▸ **MATERIALS PROVIDED**:

________________________

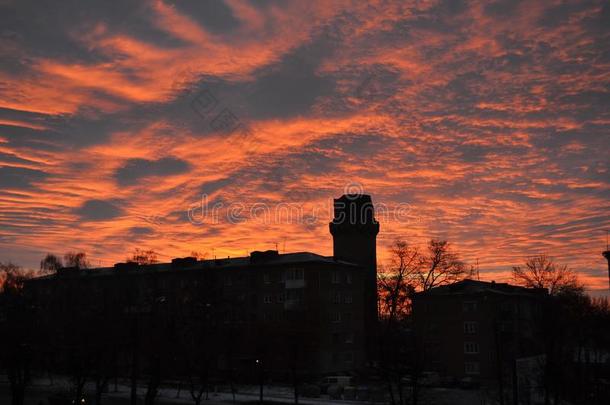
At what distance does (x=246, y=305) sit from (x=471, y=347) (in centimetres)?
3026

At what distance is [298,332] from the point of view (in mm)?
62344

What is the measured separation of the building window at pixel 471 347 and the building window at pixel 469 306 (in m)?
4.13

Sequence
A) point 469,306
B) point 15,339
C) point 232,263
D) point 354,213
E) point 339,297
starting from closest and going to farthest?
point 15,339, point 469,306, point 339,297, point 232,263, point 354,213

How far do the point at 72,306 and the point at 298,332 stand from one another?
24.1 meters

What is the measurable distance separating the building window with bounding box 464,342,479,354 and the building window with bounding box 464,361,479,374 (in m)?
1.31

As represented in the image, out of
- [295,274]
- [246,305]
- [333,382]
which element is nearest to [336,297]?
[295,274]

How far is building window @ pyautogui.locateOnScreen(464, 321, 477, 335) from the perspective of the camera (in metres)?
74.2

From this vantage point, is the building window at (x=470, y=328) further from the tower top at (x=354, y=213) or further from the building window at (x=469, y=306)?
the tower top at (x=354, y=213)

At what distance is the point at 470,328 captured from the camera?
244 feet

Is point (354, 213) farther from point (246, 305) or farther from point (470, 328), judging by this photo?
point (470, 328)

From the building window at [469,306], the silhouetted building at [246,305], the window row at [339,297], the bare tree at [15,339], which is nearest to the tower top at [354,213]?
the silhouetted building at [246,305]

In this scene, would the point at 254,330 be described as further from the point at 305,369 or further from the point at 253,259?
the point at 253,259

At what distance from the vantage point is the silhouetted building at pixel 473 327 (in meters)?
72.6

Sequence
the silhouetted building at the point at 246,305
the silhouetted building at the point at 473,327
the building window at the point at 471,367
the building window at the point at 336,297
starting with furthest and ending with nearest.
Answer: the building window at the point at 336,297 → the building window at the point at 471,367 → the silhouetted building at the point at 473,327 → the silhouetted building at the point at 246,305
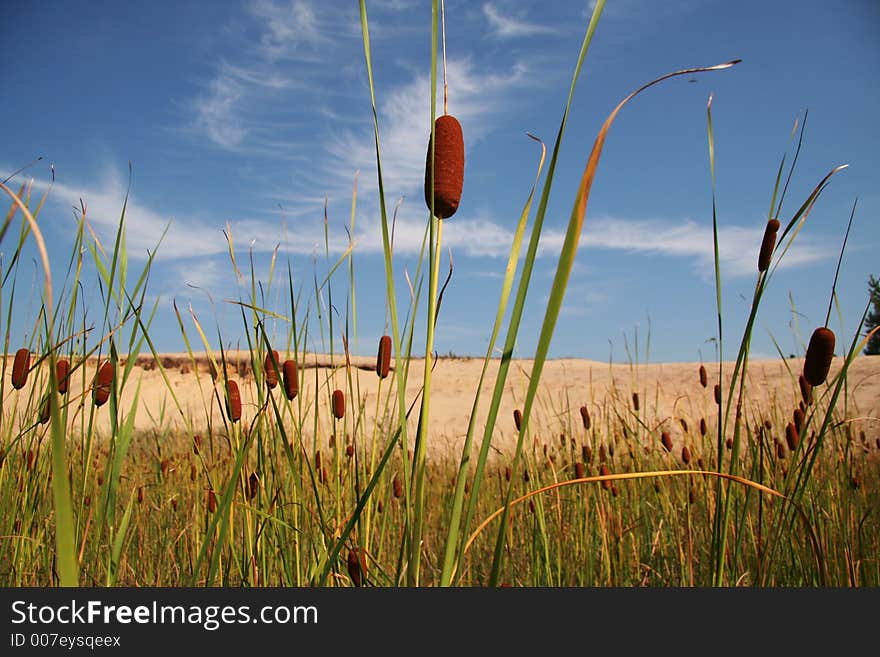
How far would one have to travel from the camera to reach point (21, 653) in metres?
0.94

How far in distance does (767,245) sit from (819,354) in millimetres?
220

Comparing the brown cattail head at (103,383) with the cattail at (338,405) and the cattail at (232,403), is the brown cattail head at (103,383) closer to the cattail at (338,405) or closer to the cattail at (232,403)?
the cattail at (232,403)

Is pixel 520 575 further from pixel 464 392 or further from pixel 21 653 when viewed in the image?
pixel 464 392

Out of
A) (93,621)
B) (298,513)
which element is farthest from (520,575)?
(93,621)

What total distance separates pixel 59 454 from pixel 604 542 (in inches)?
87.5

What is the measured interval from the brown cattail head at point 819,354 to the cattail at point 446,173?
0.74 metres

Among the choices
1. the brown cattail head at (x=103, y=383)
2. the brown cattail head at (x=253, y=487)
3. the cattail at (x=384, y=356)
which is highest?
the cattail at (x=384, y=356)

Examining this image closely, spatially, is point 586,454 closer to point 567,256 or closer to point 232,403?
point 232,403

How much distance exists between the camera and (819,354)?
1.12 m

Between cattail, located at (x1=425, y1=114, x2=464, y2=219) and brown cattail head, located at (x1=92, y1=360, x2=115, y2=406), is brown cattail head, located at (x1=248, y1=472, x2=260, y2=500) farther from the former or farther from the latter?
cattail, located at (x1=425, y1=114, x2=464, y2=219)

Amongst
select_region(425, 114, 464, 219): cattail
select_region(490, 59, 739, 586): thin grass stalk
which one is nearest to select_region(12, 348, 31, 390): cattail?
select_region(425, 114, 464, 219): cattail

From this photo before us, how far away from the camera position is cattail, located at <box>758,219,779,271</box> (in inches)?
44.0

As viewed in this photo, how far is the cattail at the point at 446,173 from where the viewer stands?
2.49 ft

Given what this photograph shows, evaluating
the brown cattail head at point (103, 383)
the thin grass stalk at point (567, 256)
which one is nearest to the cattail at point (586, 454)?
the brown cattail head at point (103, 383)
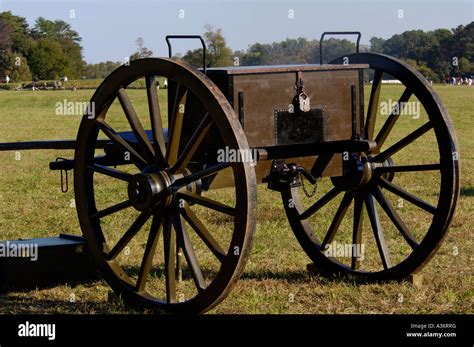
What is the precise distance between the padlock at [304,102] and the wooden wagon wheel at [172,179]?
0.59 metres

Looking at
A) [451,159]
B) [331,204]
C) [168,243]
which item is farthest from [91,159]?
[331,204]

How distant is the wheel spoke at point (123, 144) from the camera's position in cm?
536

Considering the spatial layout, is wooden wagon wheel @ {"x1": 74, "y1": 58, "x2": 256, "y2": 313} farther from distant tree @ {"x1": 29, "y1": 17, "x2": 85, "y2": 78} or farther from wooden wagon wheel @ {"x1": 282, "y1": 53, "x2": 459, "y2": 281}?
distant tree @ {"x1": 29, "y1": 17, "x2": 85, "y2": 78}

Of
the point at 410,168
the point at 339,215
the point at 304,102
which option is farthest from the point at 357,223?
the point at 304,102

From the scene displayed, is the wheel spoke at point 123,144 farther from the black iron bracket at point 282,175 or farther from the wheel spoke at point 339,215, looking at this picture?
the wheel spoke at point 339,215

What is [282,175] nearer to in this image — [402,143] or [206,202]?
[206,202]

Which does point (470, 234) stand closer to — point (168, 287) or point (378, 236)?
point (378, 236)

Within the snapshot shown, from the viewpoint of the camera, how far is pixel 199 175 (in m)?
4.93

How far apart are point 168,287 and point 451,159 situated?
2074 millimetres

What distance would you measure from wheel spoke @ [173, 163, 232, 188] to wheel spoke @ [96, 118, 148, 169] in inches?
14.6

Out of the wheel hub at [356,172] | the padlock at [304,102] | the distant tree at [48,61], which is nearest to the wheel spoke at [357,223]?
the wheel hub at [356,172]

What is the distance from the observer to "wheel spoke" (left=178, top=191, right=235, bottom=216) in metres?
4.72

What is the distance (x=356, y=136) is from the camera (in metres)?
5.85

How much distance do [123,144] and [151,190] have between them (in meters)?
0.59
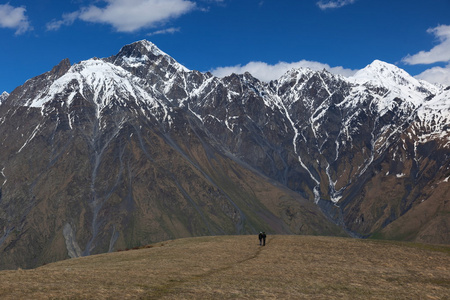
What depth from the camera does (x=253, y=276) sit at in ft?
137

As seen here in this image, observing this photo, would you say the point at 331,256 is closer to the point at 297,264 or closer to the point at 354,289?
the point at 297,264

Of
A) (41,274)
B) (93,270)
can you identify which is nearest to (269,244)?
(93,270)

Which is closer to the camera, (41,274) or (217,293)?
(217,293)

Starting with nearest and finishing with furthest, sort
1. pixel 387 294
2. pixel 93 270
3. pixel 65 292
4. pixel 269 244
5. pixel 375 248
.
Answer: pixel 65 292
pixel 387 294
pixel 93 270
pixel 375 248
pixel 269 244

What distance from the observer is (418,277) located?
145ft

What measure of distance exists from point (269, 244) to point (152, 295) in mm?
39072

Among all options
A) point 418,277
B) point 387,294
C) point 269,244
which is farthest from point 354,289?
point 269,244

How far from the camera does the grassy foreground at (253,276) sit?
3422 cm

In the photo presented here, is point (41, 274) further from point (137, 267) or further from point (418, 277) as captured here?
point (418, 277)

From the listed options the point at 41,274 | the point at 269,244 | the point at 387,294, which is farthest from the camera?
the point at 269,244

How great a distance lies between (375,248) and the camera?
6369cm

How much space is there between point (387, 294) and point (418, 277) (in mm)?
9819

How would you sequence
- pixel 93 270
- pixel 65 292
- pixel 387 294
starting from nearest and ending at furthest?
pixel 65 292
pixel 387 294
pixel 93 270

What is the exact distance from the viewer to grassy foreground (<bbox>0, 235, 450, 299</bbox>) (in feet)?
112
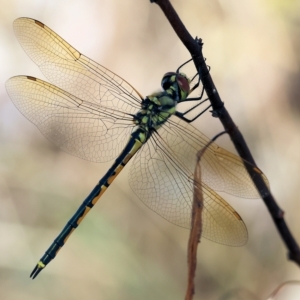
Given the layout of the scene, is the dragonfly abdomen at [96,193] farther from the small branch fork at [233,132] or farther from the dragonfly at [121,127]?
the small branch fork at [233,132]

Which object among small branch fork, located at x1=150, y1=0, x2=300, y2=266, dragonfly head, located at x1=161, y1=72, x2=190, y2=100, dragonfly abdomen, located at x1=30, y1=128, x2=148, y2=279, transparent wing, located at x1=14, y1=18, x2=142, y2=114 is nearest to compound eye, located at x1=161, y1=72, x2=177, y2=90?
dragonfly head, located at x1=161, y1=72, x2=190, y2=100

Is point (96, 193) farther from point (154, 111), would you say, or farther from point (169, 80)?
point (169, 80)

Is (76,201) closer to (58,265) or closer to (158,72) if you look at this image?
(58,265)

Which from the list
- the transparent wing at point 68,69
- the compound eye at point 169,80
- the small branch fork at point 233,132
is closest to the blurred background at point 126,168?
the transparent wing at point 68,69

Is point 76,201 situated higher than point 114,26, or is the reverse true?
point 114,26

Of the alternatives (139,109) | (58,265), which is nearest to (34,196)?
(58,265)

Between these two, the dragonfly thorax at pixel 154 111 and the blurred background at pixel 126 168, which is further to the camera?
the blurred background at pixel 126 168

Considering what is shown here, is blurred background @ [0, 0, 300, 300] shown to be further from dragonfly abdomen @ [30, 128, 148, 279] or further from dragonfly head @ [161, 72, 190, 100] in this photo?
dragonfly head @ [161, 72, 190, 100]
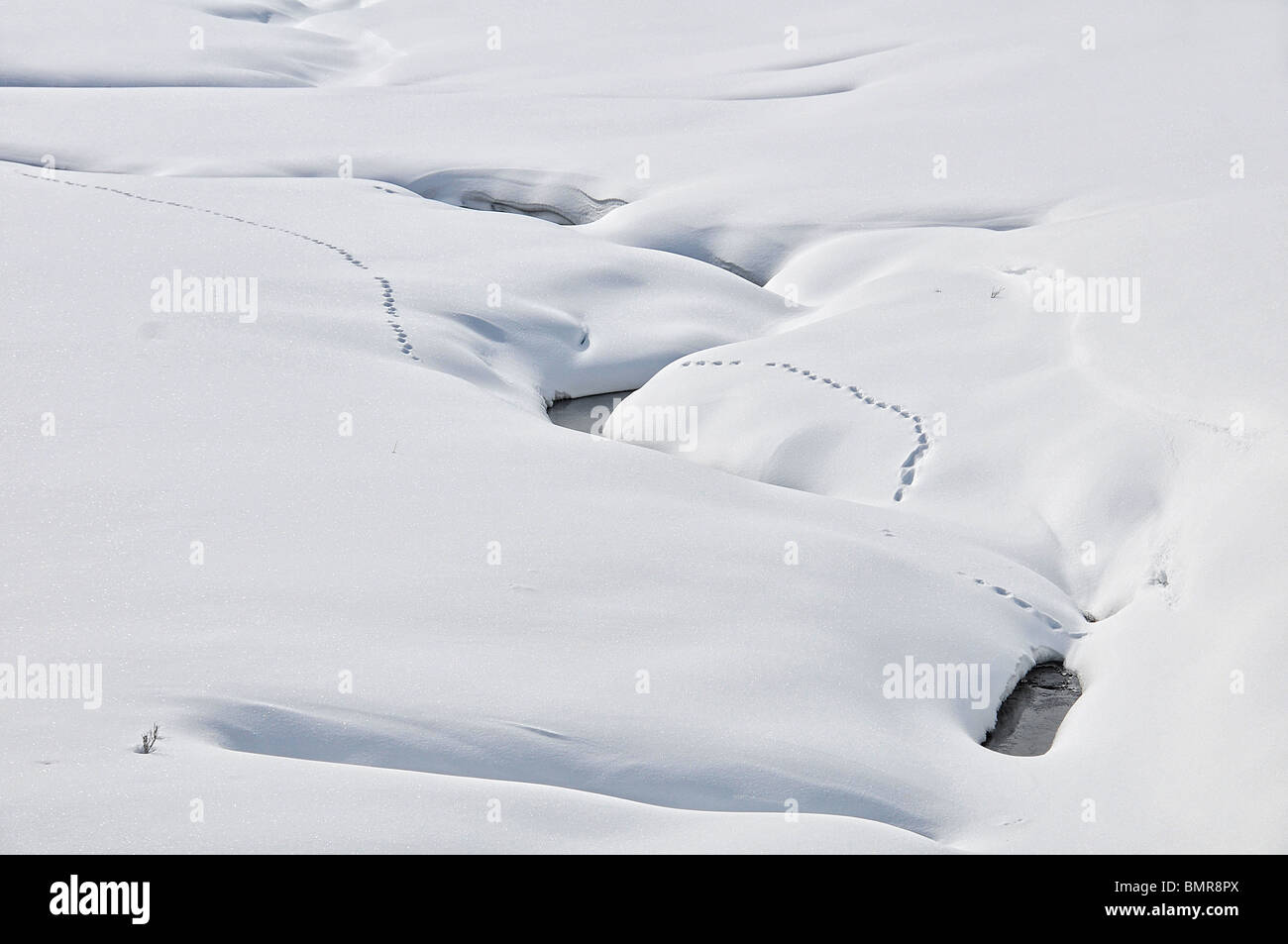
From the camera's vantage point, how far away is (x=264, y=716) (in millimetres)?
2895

________________________

▸ **THE EXERCISE**: Copy everything in the data from the line containing "Between these two, the" down to the end, word for word. Leave the pictures out.

▸ **RESULT OF THE TASK**:
Between these two, the dragonfly thorax at pixel 154 111 and the blurred background at pixel 126 168, which is further to the camera?
the blurred background at pixel 126 168

Considering what is shown here, is blurred background @ [0, 0, 300, 300] shown to be further from dragonfly abdomen @ [30, 128, 148, 279] or further from dragonfly head @ [161, 72, 190, 100] in this photo?
dragonfly head @ [161, 72, 190, 100]
From the camera's vantage point, how far away is (x=264, y=716) (in millimetres)?
2895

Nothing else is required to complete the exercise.